# PAGE EXTRACT:
● ● ● ● ● ● ●

Do you mind talking about what its like being indigenous in Australia? I’m curious because I know nothing about Australia.
not at all! sorry this has taken me so long too, i nearly had it done and then tumblr deleted it and i spent quite some time shrieking in frustration over it.
anyway. i must preface this with the fact that i’m white-passing and this informs basically every aspect of my experience as an aboriginal person in australia, but it also puts me at an advantage and privilege because i look white.
if i had to compare us to any other group i’d say we have it a lot like indigenous americans do. even though we were only colonised 200 years ago most of our languages and traditions and knowledge have been decimated. many of us now live in cities or suburbs and look just like any standard white person.
in school i was taught that indigenous australians had died out “naturally” decades before i was born. this was despite the fact that my school had a fairly large population of indigenous students, aboriginal and torres strait islander both.
it’s only in the last few years that i’ve started seeing aboriginal characters in australian tv and movies, and even then a lot of it is magical black kid stereotypes.
those of us who do ‘look’ indigenous are also commonly referred to as black even though we’ve never had many similarities to the peoples of africa.
like i don’t want to go into too much detail because it’s really hard to deal with sometimes but the way we’ve been treated historically and still are treated today is horrendous. like my grandad and his siblings grew up in the prime of the stolen generations era, which is pretty horrifying in some cases and was when children of indigenous and white parents were stolen and ‘raised’ by the government (follow the rabbit-proof fence is a beautiful book and movie of the true escape of some young girls from a mission and i highly recommend reading it if straight non-fiction is too much straight up), but possibly the only reason my grandad and his siblings weren’t stolen and separated and were lucky enough to grow up with their family, is that my great-grandmother managed to assimilate them well enough that the government passed them over.

● ● ● ● ● ● ●

# EXTRACTED MATERIAL:
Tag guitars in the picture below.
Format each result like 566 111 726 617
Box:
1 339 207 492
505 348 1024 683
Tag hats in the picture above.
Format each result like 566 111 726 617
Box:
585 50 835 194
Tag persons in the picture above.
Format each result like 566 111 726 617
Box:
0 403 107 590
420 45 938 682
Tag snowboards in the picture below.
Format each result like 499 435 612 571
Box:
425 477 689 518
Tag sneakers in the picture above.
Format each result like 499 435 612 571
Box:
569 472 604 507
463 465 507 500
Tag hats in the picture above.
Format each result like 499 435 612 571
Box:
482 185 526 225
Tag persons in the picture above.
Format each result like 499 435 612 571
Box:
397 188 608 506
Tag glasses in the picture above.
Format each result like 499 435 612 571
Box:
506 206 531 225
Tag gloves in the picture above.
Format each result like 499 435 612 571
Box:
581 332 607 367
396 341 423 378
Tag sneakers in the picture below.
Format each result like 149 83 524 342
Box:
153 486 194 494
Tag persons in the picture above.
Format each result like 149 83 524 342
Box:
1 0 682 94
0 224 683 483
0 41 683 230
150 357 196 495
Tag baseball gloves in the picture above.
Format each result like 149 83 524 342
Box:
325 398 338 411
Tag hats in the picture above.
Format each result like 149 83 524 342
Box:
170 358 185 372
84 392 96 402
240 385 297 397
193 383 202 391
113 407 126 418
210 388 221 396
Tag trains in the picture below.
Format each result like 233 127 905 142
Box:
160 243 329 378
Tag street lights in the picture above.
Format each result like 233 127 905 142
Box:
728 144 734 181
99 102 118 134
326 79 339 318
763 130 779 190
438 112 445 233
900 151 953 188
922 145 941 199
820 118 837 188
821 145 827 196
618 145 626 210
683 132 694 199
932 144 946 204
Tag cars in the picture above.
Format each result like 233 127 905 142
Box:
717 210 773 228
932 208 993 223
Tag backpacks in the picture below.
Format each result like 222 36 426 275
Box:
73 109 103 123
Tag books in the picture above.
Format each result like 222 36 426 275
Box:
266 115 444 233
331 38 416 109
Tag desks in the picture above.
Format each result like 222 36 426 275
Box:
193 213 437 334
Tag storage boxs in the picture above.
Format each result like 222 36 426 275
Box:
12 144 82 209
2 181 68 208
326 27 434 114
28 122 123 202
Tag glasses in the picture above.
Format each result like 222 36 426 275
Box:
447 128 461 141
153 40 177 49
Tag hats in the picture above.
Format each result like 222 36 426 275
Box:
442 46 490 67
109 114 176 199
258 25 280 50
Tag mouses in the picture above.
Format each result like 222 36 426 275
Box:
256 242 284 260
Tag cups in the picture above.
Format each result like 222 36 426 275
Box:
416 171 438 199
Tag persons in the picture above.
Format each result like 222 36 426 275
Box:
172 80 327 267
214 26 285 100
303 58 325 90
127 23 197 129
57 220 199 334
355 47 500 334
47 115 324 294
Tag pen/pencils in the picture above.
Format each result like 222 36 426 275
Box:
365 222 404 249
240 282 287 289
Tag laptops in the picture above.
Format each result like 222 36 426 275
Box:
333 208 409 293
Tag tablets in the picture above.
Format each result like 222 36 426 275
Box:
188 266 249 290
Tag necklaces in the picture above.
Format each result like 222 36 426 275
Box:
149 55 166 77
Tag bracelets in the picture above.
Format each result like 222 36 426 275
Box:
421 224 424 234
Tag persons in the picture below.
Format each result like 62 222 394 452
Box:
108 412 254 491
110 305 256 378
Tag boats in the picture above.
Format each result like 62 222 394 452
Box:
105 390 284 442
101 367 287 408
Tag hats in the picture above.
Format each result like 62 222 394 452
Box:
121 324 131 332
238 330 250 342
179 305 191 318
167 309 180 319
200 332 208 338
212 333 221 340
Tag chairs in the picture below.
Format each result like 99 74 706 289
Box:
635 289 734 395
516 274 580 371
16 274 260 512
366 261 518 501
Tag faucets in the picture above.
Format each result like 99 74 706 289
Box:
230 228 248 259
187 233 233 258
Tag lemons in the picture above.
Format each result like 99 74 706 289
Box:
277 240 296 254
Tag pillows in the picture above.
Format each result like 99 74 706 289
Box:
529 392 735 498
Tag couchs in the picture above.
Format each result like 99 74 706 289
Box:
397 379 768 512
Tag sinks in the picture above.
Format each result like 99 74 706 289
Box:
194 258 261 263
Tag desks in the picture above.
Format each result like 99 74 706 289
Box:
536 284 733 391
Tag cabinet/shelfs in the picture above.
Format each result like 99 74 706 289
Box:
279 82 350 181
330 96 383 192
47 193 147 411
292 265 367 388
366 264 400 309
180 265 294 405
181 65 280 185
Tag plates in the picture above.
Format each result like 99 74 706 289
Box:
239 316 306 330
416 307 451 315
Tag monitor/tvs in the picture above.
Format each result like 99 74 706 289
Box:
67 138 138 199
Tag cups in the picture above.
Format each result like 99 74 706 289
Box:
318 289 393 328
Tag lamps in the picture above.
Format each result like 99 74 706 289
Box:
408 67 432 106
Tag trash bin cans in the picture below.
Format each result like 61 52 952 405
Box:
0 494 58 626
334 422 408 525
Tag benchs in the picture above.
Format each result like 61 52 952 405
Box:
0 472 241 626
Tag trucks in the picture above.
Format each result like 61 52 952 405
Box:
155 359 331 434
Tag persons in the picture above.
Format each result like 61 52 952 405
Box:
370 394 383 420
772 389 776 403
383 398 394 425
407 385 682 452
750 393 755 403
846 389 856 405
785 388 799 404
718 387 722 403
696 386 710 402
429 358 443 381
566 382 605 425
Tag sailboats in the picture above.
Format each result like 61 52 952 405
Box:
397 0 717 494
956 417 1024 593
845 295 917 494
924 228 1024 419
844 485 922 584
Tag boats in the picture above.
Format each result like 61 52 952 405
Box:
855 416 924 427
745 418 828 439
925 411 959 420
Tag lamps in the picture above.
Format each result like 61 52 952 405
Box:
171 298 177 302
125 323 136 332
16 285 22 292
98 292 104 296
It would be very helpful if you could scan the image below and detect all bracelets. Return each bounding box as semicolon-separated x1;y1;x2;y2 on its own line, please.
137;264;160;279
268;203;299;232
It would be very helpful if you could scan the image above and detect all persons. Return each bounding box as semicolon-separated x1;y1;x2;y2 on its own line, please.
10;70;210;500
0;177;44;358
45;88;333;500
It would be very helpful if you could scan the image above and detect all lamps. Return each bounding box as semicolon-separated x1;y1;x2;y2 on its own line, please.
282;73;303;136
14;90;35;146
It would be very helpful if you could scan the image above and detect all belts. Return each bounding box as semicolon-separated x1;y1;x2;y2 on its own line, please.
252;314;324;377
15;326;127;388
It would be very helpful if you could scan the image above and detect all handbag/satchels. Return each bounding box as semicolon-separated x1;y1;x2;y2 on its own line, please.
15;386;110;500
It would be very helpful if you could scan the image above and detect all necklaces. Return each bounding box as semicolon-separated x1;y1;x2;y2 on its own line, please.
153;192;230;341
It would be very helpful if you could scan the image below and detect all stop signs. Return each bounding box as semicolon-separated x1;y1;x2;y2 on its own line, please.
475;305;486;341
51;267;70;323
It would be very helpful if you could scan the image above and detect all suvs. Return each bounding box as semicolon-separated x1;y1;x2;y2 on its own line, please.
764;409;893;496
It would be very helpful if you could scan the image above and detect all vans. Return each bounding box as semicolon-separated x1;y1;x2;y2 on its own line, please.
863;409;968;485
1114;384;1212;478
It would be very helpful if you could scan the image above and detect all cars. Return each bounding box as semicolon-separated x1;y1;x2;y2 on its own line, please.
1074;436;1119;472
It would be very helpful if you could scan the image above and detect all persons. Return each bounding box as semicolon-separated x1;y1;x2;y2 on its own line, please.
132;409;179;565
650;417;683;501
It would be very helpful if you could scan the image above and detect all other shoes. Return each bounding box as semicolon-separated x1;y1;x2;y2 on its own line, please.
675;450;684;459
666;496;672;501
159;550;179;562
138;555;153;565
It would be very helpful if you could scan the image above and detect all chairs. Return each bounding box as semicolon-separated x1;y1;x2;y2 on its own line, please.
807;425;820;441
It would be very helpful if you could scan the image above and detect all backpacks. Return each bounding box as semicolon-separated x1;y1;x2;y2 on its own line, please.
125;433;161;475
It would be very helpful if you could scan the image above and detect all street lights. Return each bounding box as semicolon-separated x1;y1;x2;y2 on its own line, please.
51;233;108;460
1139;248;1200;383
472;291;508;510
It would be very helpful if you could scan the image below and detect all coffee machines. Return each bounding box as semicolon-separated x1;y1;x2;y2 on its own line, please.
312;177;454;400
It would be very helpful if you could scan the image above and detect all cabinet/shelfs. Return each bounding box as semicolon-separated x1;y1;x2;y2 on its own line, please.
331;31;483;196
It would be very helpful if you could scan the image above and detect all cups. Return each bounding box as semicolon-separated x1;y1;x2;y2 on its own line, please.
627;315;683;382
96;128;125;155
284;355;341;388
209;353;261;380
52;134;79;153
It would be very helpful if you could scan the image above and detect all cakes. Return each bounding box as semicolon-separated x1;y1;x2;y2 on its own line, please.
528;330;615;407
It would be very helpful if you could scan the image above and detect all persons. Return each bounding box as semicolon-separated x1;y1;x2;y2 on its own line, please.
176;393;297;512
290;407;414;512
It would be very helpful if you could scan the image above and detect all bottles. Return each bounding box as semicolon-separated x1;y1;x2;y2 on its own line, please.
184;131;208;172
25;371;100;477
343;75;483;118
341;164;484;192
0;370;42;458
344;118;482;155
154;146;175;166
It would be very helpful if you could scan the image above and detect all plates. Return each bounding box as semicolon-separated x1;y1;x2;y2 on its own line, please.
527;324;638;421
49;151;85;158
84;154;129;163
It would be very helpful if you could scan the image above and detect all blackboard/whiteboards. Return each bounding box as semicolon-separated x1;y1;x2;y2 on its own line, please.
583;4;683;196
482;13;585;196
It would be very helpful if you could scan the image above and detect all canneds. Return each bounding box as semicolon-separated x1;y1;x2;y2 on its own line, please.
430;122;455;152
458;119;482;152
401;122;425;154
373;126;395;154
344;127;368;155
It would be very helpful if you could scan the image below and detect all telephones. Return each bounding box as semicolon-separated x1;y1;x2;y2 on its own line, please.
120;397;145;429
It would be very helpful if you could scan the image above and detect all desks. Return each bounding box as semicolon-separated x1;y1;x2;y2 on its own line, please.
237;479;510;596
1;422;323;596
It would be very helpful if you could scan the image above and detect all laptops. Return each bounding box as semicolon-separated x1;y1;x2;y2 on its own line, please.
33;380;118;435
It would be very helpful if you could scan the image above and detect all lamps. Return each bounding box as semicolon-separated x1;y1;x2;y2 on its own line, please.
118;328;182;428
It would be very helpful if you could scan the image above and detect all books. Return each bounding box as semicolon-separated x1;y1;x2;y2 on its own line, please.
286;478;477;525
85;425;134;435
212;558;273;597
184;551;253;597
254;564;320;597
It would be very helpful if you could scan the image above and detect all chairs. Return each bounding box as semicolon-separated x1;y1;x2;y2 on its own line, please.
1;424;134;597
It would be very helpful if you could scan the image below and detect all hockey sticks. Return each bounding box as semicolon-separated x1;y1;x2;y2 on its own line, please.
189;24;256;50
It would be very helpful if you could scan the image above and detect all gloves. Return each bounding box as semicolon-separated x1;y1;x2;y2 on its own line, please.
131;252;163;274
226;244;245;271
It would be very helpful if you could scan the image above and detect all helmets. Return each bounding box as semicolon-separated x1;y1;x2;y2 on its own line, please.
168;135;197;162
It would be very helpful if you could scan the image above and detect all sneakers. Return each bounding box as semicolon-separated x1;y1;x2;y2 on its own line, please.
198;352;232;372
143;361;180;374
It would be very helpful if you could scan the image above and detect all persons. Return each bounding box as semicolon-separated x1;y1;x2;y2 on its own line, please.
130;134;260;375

● ● ● ● ● ● ●

# DIRECTION 1:
In the post about being indigenous in Australia, what was the writer taught in school about indigenous Australians?
# DIRECTION 2:
Retype the section of the post about being indigenous in Australia that opens with the words "in school i" and closes with "black kid stereotypes.".
# DIRECTION 3:
Pick up the post about being indigenous in Australia after its last sentence and keep writing it.
The listing isn't needed for anything here.

# EXERCISE RESPONSE 1:
That they had died out "naturally" decades before the writer was born.

# EXERCISE RESPONSE 2:
in school i was taught that indigenous australians had died out “naturally” decades before i was born. this was despite the fact that my school had a fairly large population of indigenous students, aboriginal and torres strait islander both.
it’s only in the last few years that i’ve started seeing aboriginal characters in australian tv and movies, and even then a lot of it is magical black kid stereotypes.

# EXERCISE RESPONSE 3:
my grandad was the youngest so he doesn’t really remember it, but when he was very young, they were raised as traditionally as could be managed. eating a lot of bushfoods like lots of native fruit and veg, things like kangaroo and goanna (which is a kind of large lizard) before they firmly assimilated to survive, as was common for many, many people.
it’s more common for aboriginal people to live more traditionally the further north-west you go in australia, simply because much of that part of australia is hot and dry and white people don’t like that. they colonised along the coast first which is why most of australia’s population is concentrated in the south-east where all the nice beaches and snow fields and stuff are, and that’s basically why our coastal tribes have suffered so much in the face of colonisation.
i don’t really know how but i’ve met a decent handful of white-passing indigenous people who are shockingly wealthy. like yknow generations of lawyers and doctors and things. i don’t understand how it’s managed to happen.
anyway. most of us you’ll find have been stuck in generations of poverty and addiction and varying kinds of abuse. also none of us on financial assistance are rich from it, we’re just as badly off as white people on assistance and also the thing about poverty is that it’s a generational thing. like if you have no money it’s because your parents had none, and their parents had none, and their parents had none, and their parents were denied it because the people in power were racist.
like all around it’s a pretty bum deal, i constantly feel like i’m too white but not white enough, the people who could have taught me when i was young refused to because we look white, it wasn’t until the late 90s early 2000s that australia actually acknowledged the fact that the colonial state did their best to commit genocide against us and people still refuse to believe it even though there are people who lived through it still alive and only like 60 years old.
also lol there’s the fact that uhh i’ve been mocked for being proud of my heritage as ‘oh you’re one of the uwu i’m a special weshul white girl’ by white people who’ll crow about being fuckin uh irish 20 generations ago or something as if that makes them special or something.
if i’ve missed anything you were curious about just say so and i’ll do my best to cover it for you :)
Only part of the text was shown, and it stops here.